骆景深问这句话的时候,心里也在打鼓。
  只因他在纪云棠的手里,吃了太多的亏。
  他怕这一次,对方也能成功从景阳帝的手里脱责。
  要是景阳帝都拿他们没办法,那自己拿他们就更没有办法了。
  可谁知,临川居然一脸欣喜的告诉他。
  “回禀太子殿下,属下亲眼所见,夜王和夜王妃已经被皇上派人抓了起来,他们现在已经被关到宗人府里面了。”
  骆景深:“……”
  骆景深:“!!!”
  惊喜来的太突然,他有些不可置信。
  他赶忙问道:“你说的这些,可是真的,他们两个真的被父皇抓起来了?”
  临川点点头说道:“千真万确啊太子殿下,这种事情属下怎么可能会跟你开玩笑?”
  “夜王爷和夜王妃被抓的时候,他们都没有反抗。”
  骆景深还是有些不可置信,他想过很多种可能,唯独没有想过纪云棠和骆君鹤会乖乖束手就擒,任由景阳帝派兵抓他们。
  在他看来,这两人就不会是束手待毙的主。
  他们没闹起来就是好的。
  临川看见骆景深脸上的表情,如何猜不透他的想法。
  他开口说道:“太子殿下,既然夜王殿下和夜王妃已经被抓了,那你也就能放宽心了。”
  这段时间,他没少看见骆景深为骆君鹤的事烦心。
  再加上兵符的丢失,导致骆景深这段时间,整个人消瘦了很多斤。
  临川看在眼里,没少劝说骆景深注意身体,奈何他一个侍卫人微言轻,对方又怎么可能会听他的?

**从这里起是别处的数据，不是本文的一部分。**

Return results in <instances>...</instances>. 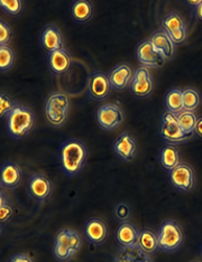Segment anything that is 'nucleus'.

  如今,夜王和夜王妃被抓,骆景深终于能放下心来了。
  他觉得,这是近三个月以来,自己听到最好的消息。
  想到这,他立马对临川说道:“去百香楼,孤要好好庆祝一番。”
  骆景深心情好了,走路都带着风。
  但他没有想到的是,自己刚刚走到百香楼的门口,从马车上下来,就碰到了一个不速之客。
  纪南川挡住了他的去路。
  他看见太子之后,赶忙跪在地上,恭敬的行礼,“下官参见太子殿下。”
  骆景深眉头皱起,开口问道:“侯爷怎么会在这里?”
  纪南川道:“下官来这里买一些点心,没想到会在这里碰到太子殿下,真是太巧了。”
第677章
臭味相投
  骆景深微拧的眉头皱的更深了。
  据他所知,永宁侯府已经到了穷困潦倒的地步。
  纪清风的突然出事,让原本困难重重的侯府更加雪上加霜。
  听闻他们连给纪清风买药的银子都拿不出来了,纪南川还有闲心来这里买点心?
  再者,爱吃点心的多为女子,永宁侯府里面除了纪箐箐和孟夫人以外,就没有女主人了。
  纪老夫人年纪大了,牙口不好,咬不动点心。
  而纪箐箐在刑部的牢房里,至今没有被放出来。
  总不可能是孟夫人想要吃点心,让纪南川来给买吧?
  即便如此,也轮不到他一个侯爷亲自来排队买吧?
  要知道,百香楼的点心,价位可都不低。
  直觉告诉骆景深,能让纪南川亲自来买点心的人,肯定不是永宁侯府的人。
  他心里寻思,难不成他放弃了纪南川之后,对方又找到了新的投靠对象?
  一种不可言说的情绪,在骆景深的脑子里翻涌。
  他说不出来是何种感觉,但的确有些不太高兴。
  半个月前,纪南川还处处蹲守,像个狗一样在巴结他。
  这才过了多久,他就有了新的巴结对象?
  联想到骆君鹤近些天来腿好了,骆景深的心里不由警铃大作。
  难不成,纪南川巴结的人是骆君鹤?
  而让他来买点心的人,是纪云棠?
  越是这么想,骆景深越觉得这个想法成立。
  以前骆君鹤腿没好的时候,他瘫在床上站不起来,夜王府的管家权只能交给纪云棠来打理。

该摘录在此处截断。